Users should be careful when enabling the cache for views that involve data sources with pass-through credentials enabled. The section Considerations When Configuring Data Sources with Pass-Through Credentials explains this in more detail.
The tables of the database that store cached data should be monitored for excessive fragmentation and compacted periodically if needed. In particular, with tables whose rows are invalidated very often.
You can see information about the Query Pattern of the database by
executing the Denodo stored procedure
CACHE_CONTENT. The section
Displaying the Contents of the Cache of the VQL Guide
explains how to invoke this procedure.
Specific Information about Cache Databases¶
This section contains information you have to take into account depending on the database you use to store cached data.
Azure SQL Data Warehouse¶
The Azure SQL Data Warehouse data source as cache have some limitations:
- Azure SQL Data Warehouse does not support unique indexes in tables.
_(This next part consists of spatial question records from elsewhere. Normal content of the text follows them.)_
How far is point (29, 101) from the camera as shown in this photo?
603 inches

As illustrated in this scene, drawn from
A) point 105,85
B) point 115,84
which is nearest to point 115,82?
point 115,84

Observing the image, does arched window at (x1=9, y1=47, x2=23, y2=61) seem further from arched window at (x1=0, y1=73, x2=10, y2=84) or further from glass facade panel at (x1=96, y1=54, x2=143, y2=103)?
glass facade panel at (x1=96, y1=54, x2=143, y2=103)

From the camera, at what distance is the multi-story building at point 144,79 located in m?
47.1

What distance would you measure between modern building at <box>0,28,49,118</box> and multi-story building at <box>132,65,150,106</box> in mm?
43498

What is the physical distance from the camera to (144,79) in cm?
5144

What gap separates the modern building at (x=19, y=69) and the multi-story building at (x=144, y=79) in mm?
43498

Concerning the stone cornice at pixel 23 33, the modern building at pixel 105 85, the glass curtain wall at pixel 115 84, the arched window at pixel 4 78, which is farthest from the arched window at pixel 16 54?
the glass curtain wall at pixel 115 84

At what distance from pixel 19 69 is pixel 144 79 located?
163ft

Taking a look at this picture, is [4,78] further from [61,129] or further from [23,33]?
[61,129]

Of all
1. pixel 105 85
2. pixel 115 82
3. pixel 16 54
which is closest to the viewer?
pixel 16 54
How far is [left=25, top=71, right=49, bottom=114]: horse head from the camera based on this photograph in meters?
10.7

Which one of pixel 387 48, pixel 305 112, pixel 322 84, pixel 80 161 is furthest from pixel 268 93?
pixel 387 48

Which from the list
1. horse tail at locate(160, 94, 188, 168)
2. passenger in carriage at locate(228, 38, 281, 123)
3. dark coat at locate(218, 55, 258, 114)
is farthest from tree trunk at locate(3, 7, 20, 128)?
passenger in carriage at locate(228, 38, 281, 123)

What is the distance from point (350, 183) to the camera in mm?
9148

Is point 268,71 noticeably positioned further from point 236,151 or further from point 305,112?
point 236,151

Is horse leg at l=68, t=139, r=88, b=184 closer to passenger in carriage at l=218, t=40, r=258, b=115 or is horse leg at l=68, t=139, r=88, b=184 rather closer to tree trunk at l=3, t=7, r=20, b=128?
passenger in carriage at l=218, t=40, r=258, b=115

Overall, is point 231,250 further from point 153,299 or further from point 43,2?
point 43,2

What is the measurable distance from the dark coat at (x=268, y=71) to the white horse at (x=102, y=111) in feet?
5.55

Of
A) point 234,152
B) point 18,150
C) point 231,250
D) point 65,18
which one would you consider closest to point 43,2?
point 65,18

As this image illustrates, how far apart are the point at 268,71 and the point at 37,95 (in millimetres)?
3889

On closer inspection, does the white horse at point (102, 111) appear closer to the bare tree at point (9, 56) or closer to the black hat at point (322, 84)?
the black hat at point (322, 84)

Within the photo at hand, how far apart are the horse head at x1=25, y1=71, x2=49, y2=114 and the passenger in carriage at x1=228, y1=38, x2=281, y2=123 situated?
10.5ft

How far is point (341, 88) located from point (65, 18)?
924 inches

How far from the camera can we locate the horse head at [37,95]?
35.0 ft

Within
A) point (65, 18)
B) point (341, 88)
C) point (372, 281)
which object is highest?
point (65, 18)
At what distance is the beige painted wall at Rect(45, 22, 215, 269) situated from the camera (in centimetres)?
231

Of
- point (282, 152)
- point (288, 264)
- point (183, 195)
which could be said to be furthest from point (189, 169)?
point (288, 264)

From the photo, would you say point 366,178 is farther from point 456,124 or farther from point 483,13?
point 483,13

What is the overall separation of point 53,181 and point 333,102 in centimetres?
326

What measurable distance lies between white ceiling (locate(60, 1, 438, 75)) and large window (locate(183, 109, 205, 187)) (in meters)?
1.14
- Data movements and creating materialized tables cannot be performed within a transaction.
- Binaries and complex type columns (arrays and registers) are limited to 8,000 bytes. If this size is exceeded during a cache load process, it will end with the error “String or binary data would be truncated”.
- The only available isolation level is READ UNCOMMITTED.
Because of an issue in the Microsoft SQL Server Driver, you need a driver version 7.1.3 or newer to use Azure SQL Data Warehouse as cache. See Bug for more details.
When using Presto to store cached data, take the following into account:
- You can only use it when the data is stored in the Hadoop Distributed File System (HDFS).
- In the tab, Read & Write, select Use bulk data load APIs and fill the fields HDFS URI and Hadoop executable location. Otherwise, Virtual DataPort will not be able to cache data.
- When using Presto to store cached data, you must not select the cache mode Partial on a view. The data will not be cached.
During the process of invalidating the cache, some queries may fail if they are executed when the Parquet file changes.
Databases with HDFS Storage¶
Databases that use HDFS storage (Hive, Impala, Presto and Spark) only support full cache mode. Any view with partial cache will be ignored and behave as if it has no cache.
The temporary files are generated with the Parquet file format, without compressing them. If you want these files to be generated compressed, execute this command from the VQL Shell:
SET 'com.denodo.vdb.util.tablemanagement.sql.insertion.HdfsInsertWorker.parquet.compression' = '<compression mechanism>';
The value of “<compression mechanism>” can be
off (no compression),
You do not need to restart after changing this property.
The database needs to support the selected compression algorithm.
Generating these files compressed may speed up the process loading the cache of a view or a data movement. However, it may not be the case if the database is in the same local area network as the Denodo server because the transfer speed is high. It is possible that there is not any reduction in time and an increase of CPU usage by the Denodo server because it has to generate the files compressed.
Besides, these databases do only support Full Cache invalidation.